An important factor to consider with any type of backcountry skiing is avalanche awareness and knowledge. Spending time in snow gave us a reason to talk about avalanches.  Before we even would consider expanding our backcountry skiing as a family, avalanche skills training courses would be required.  These courses provide basic knowledge on recognizing avalanche terrain, skills to initiate and manage a self rescue, understand basics of how weather contributes to avalanche hazards, and how to read and understand avalanche bulletins and hazard scales.  The conversations we had about avalanches along the trail were very basic.  We talked about snowpack, melting, and the landscapes where risk of avalanches would be high.  During our snowshoe trek, we happened upon a solo snowshoer and his dog.  Both were loaded down with gear that indicated they had camped overnight.  

We chatted with the young man, from Netherlands, and learned that he had intentions of camping but had hit snow that was knee deep, even with snowshoes on.  He assessed the terrain, avalanche risk, his abilities, his dogs ability and decided best to head back.  He was honest with himself regarding his avalanche knowledge and experience which reinforced everything we had talked about with Ben and Liv.  Safety must always be first and foremost with any outdoor adventure. A cool part of our time with the Netherlands outdoorsman was checking out the 5 foot snow pit he dug near the base of the hill.  It was more for curiosity, given it was a flat area, and to apply some basic knowledge on snow stability. Still, it was a cool visual for us and the kids to really see how deep the snow pack was and identify the different layers in the snow.

Checking out the snow pit to see if layers within the snow can be identified
Two of the three stages of our first backcountry ski experience were in the books; get up the mountain and snowshoe.  The only stage left to do was ski.  We made like Clark Kent and changed from snowshoers to skiers in a flash. But we were hardly super heroes.  In fact, Superman himself should have saved us from the embarrassment we were about to bestow upon ourselves.  But he didn’t show up so on we went and what happens next still has me laughing so hard the tears start to roll.  First off, the snow conditions were brutal.  The snow was hard and compact with overgrown trees covering most of the hill.  This means we had to try and keep our skis within the snowshoe trail.  Now, I don’t ski hills with my skis pointing straight down.  I need space to make beautiful S turns and snowplow.  I was very aware of what was about to happen next.  I executed a perfect arms flailing, legs going in opposite direction, out of control style of ski that sent my three adventure partners into a laughing craze.  Thanks team!  

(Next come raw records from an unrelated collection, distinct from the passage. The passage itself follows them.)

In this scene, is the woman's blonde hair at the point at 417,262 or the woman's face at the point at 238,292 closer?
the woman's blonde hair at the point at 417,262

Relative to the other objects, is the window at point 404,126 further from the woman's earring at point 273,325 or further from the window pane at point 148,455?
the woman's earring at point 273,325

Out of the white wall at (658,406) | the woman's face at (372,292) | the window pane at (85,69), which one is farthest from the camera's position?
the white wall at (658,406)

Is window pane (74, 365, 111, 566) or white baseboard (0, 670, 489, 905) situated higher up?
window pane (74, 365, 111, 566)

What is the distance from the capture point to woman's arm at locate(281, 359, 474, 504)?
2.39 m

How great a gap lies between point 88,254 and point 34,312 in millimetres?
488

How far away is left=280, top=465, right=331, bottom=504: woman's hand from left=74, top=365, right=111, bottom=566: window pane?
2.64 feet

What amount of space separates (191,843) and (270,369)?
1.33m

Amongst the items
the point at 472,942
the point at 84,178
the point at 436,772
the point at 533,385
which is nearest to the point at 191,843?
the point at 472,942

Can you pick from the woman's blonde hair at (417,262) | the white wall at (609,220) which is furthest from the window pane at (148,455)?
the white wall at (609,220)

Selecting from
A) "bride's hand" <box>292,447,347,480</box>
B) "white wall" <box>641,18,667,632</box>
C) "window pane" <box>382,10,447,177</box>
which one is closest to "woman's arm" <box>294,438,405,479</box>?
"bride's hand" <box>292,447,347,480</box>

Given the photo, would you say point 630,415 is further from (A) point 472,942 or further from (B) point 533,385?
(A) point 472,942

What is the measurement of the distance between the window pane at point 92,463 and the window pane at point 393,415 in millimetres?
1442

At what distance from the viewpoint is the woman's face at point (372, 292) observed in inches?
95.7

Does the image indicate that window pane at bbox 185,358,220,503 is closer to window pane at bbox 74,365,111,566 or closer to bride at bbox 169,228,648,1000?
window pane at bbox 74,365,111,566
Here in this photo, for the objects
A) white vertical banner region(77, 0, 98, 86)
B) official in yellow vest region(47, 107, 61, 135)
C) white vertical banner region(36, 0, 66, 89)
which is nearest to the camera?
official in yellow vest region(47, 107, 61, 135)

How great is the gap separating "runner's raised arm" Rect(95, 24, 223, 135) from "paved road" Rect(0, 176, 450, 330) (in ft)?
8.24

One of these ski styles is not like the other!
But I got my chance to laugh too.  Ben and Liv both had similar styles, although they managed to stay on course.  The best though, was Joel.  Remember the sled we used to get all our ski gear up the hill with?  Well, now it was packed with our snowshoes and what comes up must come down.  So there is Joel, skiing down the snowshoe track, in an uncontrolled way but still maintaining speed, with the sled in hot pursuit.  At one point the sled hits a rut, is tossed in the air and begins to spin.  Now the snowshoes are being flung out like baseballs coming out of a pitching machine.  Yip, that’s how you do it folks! That’s how you start backcountry skiing as a family!

Sadly, no photos of Joel skiing down the hill were taken.  I was too busy trying to avoid trees...and busting a gut laughing so hard was not helping.  

1 comment:

  1. Thanks for sharing this story. It was a great laugh of course, but also neat to see how you can have an adventure using the gear you already have, rather than going out and renting all new gear for the day. I love how your family worked together through it all!